What you have to do
Update the entries below by changing each "white face mask" to "paper face mask" and keeping everything else the same.

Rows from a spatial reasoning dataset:
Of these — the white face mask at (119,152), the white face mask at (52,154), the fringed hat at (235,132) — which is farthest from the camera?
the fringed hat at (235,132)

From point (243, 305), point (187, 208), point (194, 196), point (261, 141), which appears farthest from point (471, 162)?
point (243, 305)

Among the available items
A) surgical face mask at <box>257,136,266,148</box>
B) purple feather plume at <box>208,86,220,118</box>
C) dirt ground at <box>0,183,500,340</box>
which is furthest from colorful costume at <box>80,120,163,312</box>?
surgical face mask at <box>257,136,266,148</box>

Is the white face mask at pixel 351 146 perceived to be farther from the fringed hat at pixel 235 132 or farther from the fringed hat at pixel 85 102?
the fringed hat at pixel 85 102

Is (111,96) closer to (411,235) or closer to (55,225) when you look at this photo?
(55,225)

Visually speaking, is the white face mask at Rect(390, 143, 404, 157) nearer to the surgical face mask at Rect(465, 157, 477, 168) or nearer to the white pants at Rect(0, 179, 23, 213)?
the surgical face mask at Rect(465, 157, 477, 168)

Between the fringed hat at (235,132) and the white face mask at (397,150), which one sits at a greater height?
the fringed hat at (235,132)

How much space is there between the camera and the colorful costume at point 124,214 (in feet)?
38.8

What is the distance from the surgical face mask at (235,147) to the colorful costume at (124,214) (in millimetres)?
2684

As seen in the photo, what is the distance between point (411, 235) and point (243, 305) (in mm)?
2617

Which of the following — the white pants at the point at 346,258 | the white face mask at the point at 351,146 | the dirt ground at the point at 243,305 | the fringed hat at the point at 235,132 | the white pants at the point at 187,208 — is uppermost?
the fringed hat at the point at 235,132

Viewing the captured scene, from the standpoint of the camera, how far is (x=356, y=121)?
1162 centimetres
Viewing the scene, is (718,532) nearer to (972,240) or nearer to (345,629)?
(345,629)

Exercise answer
Of these — the paper face mask at (119,152), the paper face mask at (52,154), the fringed hat at (235,132) — which is farthest from the camera?
the fringed hat at (235,132)

From point (243, 305), point (187, 208), point (194, 196), point (261, 141), which appears farthest from point (471, 162)?
point (243, 305)

Among the available items
A) surgical face mask at <box>257,136,266,148</box>
B) purple feather plume at <box>208,86,220,118</box>
C) dirt ground at <box>0,183,500,340</box>
which is furthest from colorful costume at <box>80,120,163,312</box>?
surgical face mask at <box>257,136,266,148</box>

Is the paper face mask at pixel 351 146 perceived to be farther from the fringed hat at pixel 235 132 or farther from the fringed hat at pixel 85 102?
the fringed hat at pixel 85 102

Is (111,96) closer to (411,235) or closer to (55,225) when you look at this photo?
(55,225)

Visually speaking, is the paper face mask at Rect(390, 143, 404, 157) nearer to the surgical face mask at Rect(465, 157, 477, 168) or nearer to the white pants at Rect(0, 179, 23, 213)?
the surgical face mask at Rect(465, 157, 477, 168)

Between the fringed hat at (235,132) and the paper face mask at (397,150), which one sits at a greater height?
the fringed hat at (235,132)

How much space is there between the camera and the colorful costume at point 124,214 (in feet)?
38.8

What is the distance from the surgical face mask at (235,147) to the colorful costume at (124,214) (in millimetres)?
2684

As seen in the photo, what is the distance between point (411, 235) and point (243, 305) (in mm)?
2617

Which of the following — the white pants at the point at 346,258 | the paper face mask at the point at 351,146 | the dirt ground at the point at 243,305 | the fringed hat at the point at 235,132 | the white pants at the point at 187,208 — is uppermost?
the fringed hat at the point at 235,132

Viewing the captured scene, from the standpoint of the camera, how far is (x=356, y=121)?
1162 centimetres
Viewing the scene, is (718,532) nearer to (972,240) or nearer to (345,629)?
(345,629)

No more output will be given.